La casa editrice Stilo ha inaugurato da poche settimane Officina, una nuova collana di ricerche letterarie, diretta dal prof. Daniele Maria Pegorari dell'Università di Bari. La collana di saggi e di testi commentati è orientata alla valorizzazione dei talenti critici che, nati all'interno delle facoltà universitarie, non vi trovano poi lo spazio adeguato per la diffusione delle loro ricerche. La varietà degli orizzonti crono-geografici e metodologici di Officina ne salvaguarda la massima ricettività ai temi del dibattito critico contemporaneo.
Il primo volume della collana è ad opera di Francesco Medici, giovane studioso barese che ha diviso i suoi studi tra l'italianistica e l'arabistica, e che ha già curato e tradotto per le Edizioni San Paolo alcune opere del poeta e pittore libanese Kahlil Gibran, di cui è tra i maggiori studiosi a livello internazionale.
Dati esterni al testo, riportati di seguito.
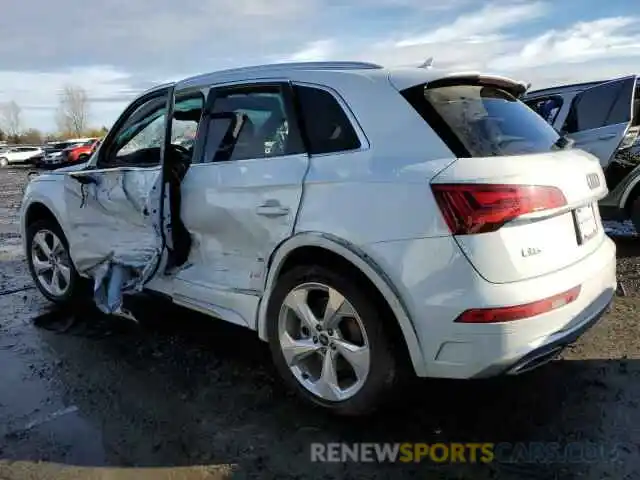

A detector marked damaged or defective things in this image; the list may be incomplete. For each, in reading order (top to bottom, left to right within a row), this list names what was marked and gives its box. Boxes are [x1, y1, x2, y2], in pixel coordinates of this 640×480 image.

crumpled door panel [64, 167, 165, 316]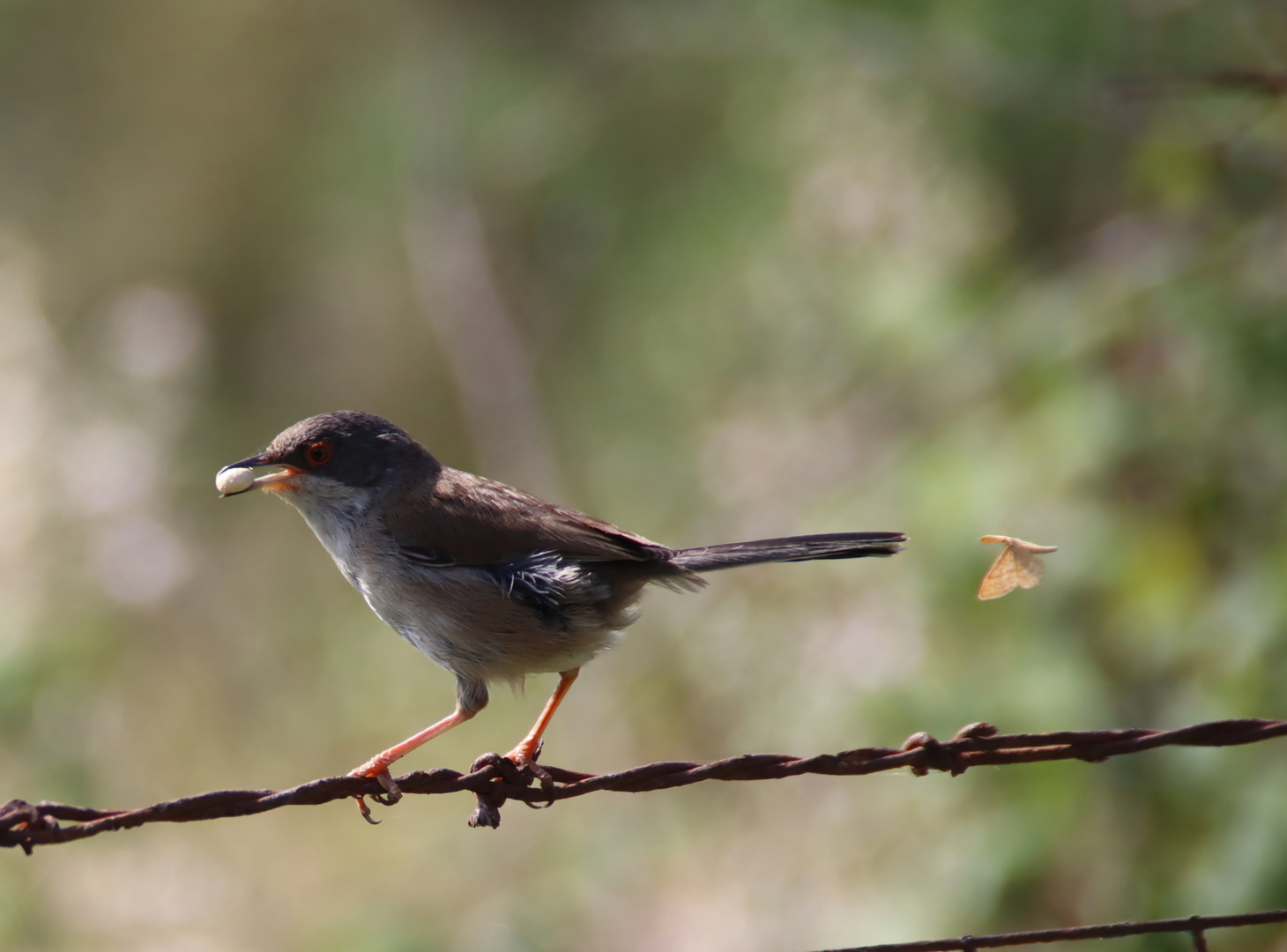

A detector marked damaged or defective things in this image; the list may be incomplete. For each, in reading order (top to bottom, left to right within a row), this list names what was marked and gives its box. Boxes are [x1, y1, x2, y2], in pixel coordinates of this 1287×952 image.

rusty barbed wire [2, 712, 1283, 857]
rusty barbed wire [811, 910, 1283, 952]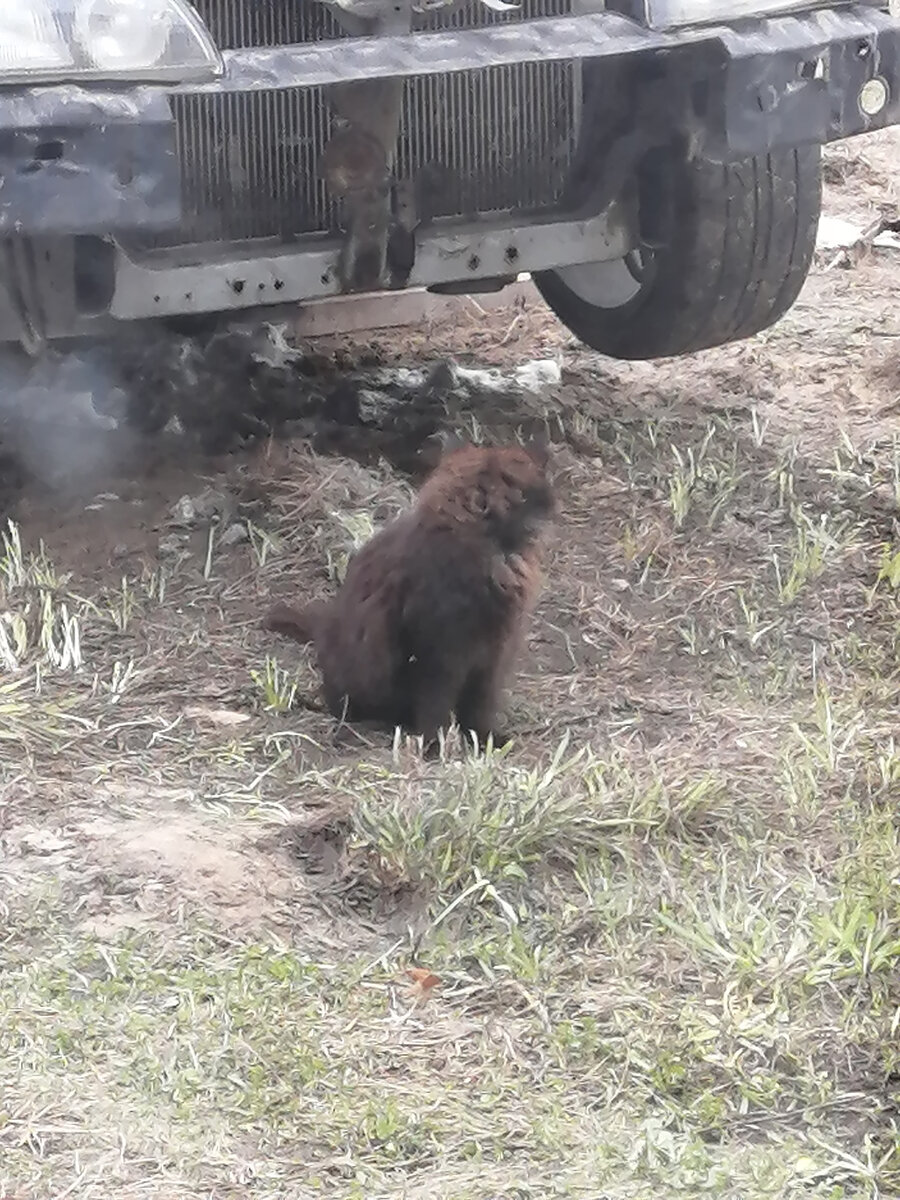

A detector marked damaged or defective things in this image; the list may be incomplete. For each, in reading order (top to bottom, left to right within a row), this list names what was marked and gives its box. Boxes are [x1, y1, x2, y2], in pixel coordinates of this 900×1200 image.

rusty vehicle bumper [0, 4, 896, 241]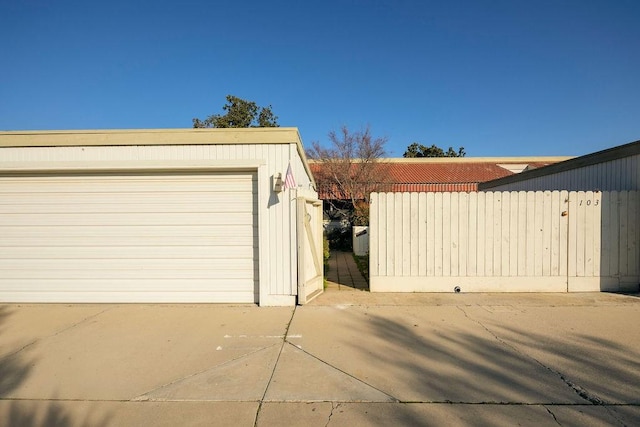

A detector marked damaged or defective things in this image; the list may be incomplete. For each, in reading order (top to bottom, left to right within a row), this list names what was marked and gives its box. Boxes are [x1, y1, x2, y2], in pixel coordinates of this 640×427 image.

driveway crack [456, 308, 604, 408]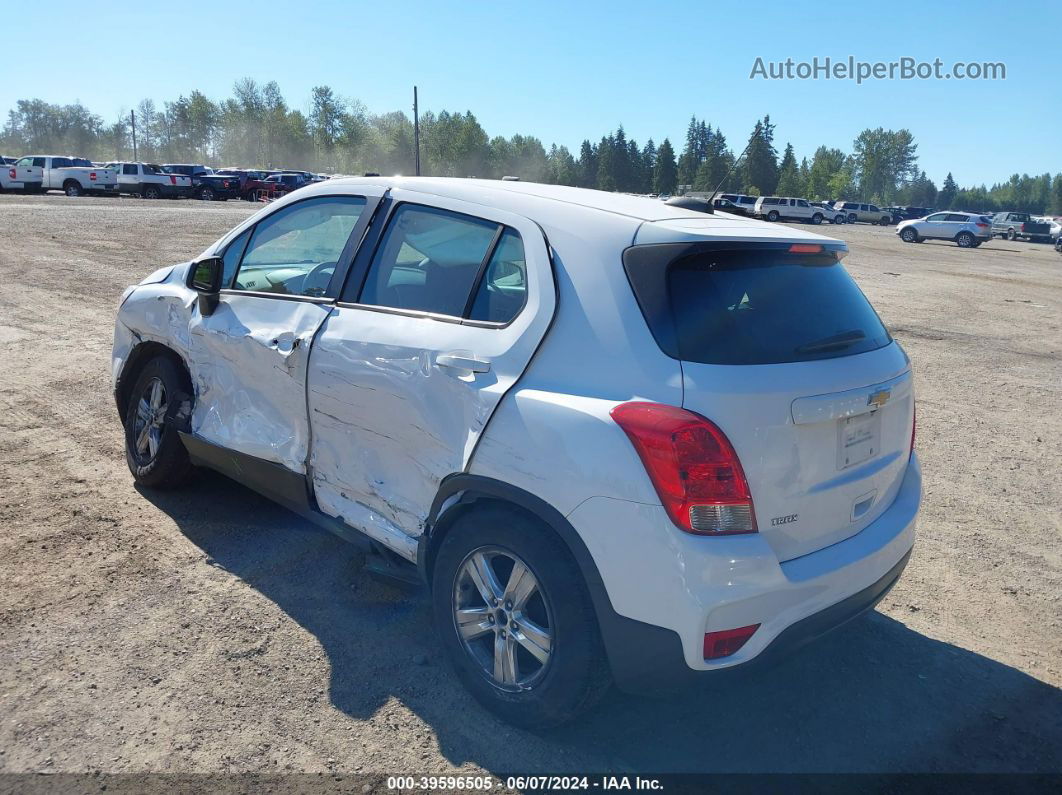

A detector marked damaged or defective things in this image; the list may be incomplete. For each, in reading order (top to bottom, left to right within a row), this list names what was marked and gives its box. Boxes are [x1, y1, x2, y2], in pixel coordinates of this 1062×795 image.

exposed wheel well [116, 339, 193, 418]
damaged white suv [112, 178, 917, 726]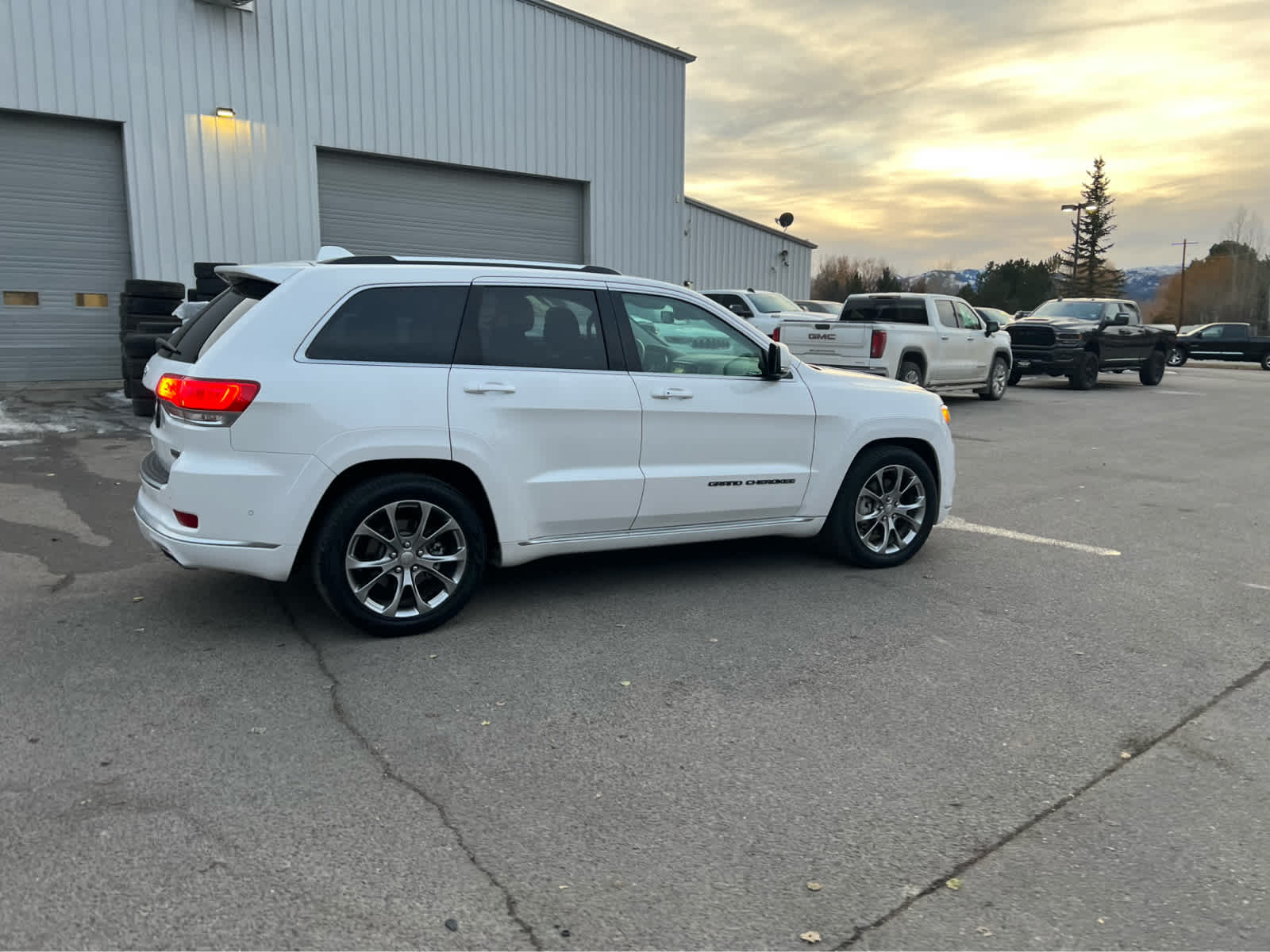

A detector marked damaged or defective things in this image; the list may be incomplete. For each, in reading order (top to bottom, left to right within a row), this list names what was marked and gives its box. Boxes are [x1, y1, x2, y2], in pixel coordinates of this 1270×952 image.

cracked asphalt pavement [2, 363, 1270, 946]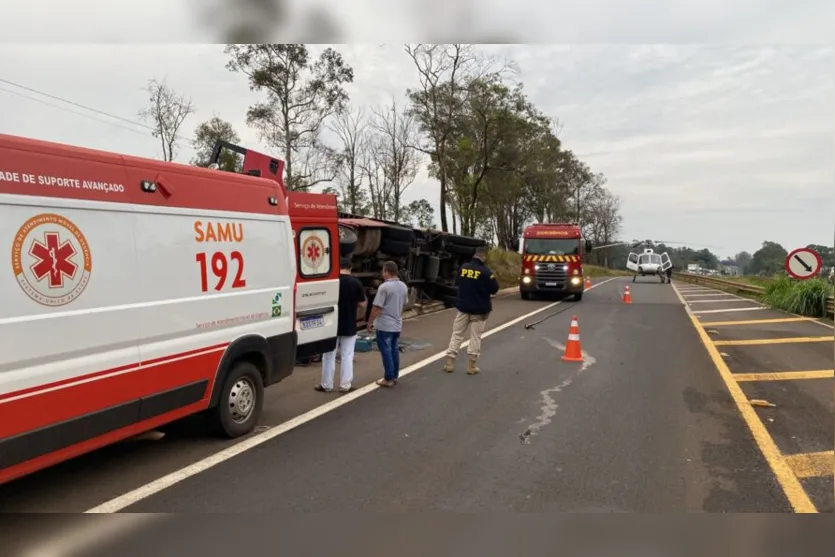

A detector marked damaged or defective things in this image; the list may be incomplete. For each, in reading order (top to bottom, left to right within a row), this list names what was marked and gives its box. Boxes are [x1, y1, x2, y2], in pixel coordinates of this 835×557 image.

overturned truck [336, 212, 490, 326]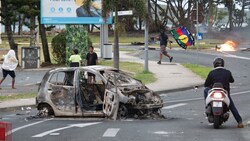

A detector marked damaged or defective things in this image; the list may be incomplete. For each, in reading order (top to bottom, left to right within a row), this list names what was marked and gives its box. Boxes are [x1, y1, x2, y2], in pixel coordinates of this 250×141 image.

burnt car wreck [35, 65, 164, 119]
charred car body [36, 66, 163, 119]
smashed windshield opening [103, 70, 143, 86]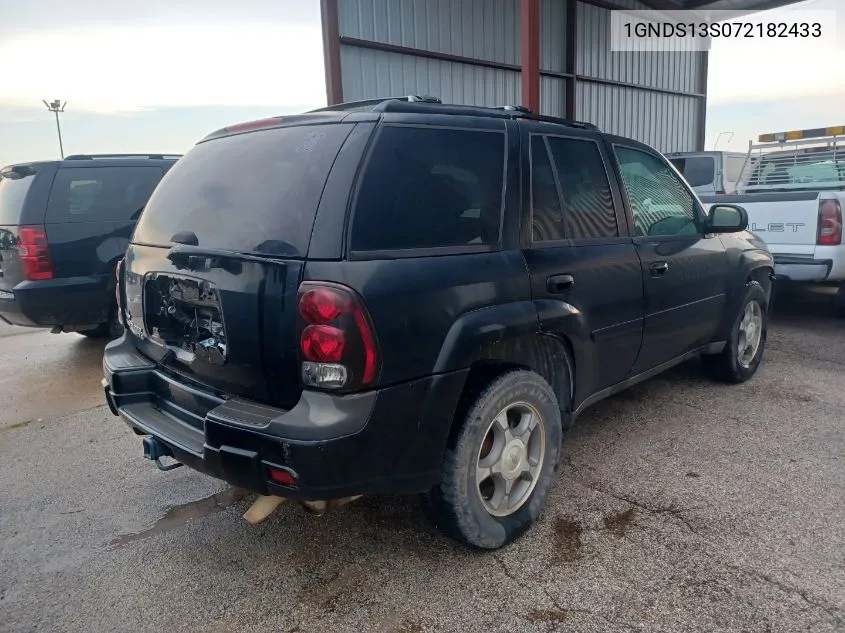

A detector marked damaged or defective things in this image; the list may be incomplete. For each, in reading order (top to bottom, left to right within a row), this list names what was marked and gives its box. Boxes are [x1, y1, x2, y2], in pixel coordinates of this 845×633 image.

missing tail light [17, 225, 53, 278]
missing tail light [816, 199, 840, 246]
missing tail light [296, 282, 378, 390]
damaged rear bumper [104, 334, 468, 502]
cracked asphalt [0, 286, 840, 632]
Nel saggio di Medici, dal titolo Luzi oltre Leopardi. Dalla forma alla conoscenza per ardore (pp. 176, euro 14), si «indaga la presenza del Recanatese nella coscienza poetica e critica di Mario Luzi, con particolare riferimento alla prima produzione luziana da La barca (1935) a Onore del vero (1957). Leopardi si rivela per Luzi un modello irrinunciabile da cui avviare una rifondazione della poesia a partire dalla sublimazione della vicissitudine nella forma, fino al suo stesso superamento in favore di una conoscenza animata dall’ardore della realtà».
Il secondo volume è la prima traduzione italiana dell'opera teatrale Montezuma (pp. 384, euro 20) di Giuseppe Antonio Borgese, composta durante l'esilio americano degli anni Trenta e Quaranta. La traduzione, insieme a un ampio saggio introduttivo e al commento, è ad opera di Sabina Colella, giovane studiosa di Monopoli che ha concentrato i suoi studi sulla figura dell'intellettuale siciliano e della letteratura sulla conquista del Messico. Il testo di Borgese è «un libretto d’opera in versi sulla conquista del Messico, che vide contrapposti il condottiero spagnolo Hernán Cortés e il leggendario re azteco Montezuma: dietro la filigrana epica, affidata alla suggestiva voce fuori campo dello storico Bernal Díaz del Castillo, si cela una violenta polemica contro il nazionalismo fascista, ispiratore di un colonialismo tardivo».